Anson Frericks, a co-founder of Strive Asset Management who previously spent a decade at Anheuser-Busch, made the claim in an interview Tuesday. Fox news.
“You just have to follow the money. Look at BlackRock, State Street, Vanguard — they manage $20 billion in capital,” he said.
Frericks said much of the money held by institutional investors comes from large pension funds such as the California state, which put ideological pressure on the money managers.
“They — State Street, BlackRock, Vanguard — need to commit to ESG, diversity, equality and inclusion and make company-wide commitments that they then enforce on all major companies in corporate America,” Frericks said.
Anson Frericks, a co-founder of Strive Asset Management who previously spent a decade at Anheuser-Busch, blamed marketing controversies on institutional investors
Shares of AB InBev and Target are both down more than 17% following recent controversies
According to Frericks’ LinkedIn profile, he left Anheuser-Busch in April 2022.
Asked if he left the company because he witnessed pressure from institutional investors, Frericks protested, saying, “Not necessarily because of Anheuser-Busch, but a lot of other companies.”
In fact, institutional investors own just 5.29 percent of the outstanding shares of the brewer’s Belgium-based parent company Anheuser-Busch InBev, according to NASDAQ data.
AB InBev has a complex shareholder structure due to several mergers over the years, but a small ownership group controls about 43 percent of the company’s voting stock, through a holding company known as Stichting Anheuser-Busch InBev and related smaller entities.
Stichting Anheuser-Busch InBev appoints nine directors to the company’s board of directors, in addition to three independent directors and three directors nominated by the limited shareholders.

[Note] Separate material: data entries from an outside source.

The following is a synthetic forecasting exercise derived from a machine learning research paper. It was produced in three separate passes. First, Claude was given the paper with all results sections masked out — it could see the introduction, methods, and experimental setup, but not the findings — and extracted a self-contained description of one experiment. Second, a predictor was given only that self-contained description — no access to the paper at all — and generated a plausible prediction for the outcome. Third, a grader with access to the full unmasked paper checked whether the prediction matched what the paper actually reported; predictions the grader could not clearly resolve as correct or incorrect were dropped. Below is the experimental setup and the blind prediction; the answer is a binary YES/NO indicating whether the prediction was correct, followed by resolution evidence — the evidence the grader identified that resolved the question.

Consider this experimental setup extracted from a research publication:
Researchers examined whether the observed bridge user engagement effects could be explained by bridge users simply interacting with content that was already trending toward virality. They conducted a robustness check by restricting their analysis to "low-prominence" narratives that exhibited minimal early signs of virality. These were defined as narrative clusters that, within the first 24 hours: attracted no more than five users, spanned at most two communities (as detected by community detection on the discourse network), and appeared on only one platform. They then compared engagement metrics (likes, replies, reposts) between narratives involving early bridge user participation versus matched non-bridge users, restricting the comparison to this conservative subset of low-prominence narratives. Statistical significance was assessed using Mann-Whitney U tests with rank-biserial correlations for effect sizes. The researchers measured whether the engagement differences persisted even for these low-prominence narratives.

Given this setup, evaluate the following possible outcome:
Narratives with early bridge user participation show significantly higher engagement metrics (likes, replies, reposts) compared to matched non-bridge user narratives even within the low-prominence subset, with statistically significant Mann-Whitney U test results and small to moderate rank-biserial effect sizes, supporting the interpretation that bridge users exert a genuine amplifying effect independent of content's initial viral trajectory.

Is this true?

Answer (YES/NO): NO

Shares of the company are down 17.8 percent since Bud Light’s April 1 partnership with transgender influencer Dylan Mulvaney sparked anti-LGBTQ backlash and boycotts.
Retail chain Target came under similar pressure after items in its Pride Month merchandise angered conservatives, including women’s swimwear marketed as “pleat-friendly” to accommodate biologically male genitals.
Retail chain Target faced similar boycott threats after items in its Pride Month merchandise angered conservatives
The latest data points to a hardening of recent sales trends, after the April 1 promotion of Bud Light featuring Mulvaney (above) sparked anti-LGBTQ backlash and boycott threats
Shares of Target are down 17.23 percent since May 17, before the controversy arose.
Target has significant institutional ownership, with institutional investors holding 81 percent of the company’s stock.
Vanguard Group is the largest single shareholder, holding about 9 percent at the end of March.
Several Target stores in the rural South have now reportedly hidden and toned down Pride sections, and employees at Target’s headquarters are said to have held an “emergency meeting” to avoid what one insider called a “Bud Light situation.”
In a statement last week, Target — led by CEO Brian Cornell — announced that the company had withdrawn a number of items it had received complaints about, specifying that they were “at the center of some of the most confrontational behavior.” ‘
“Since the introduction of this year’s collection, we have faced threats that affect our team members’ sense of safety and well-being at work,” the company said in a statement.
“Given these volatile conditions, we are adjusting our plans, including removing items that were central to the most significant confrontational behavior.”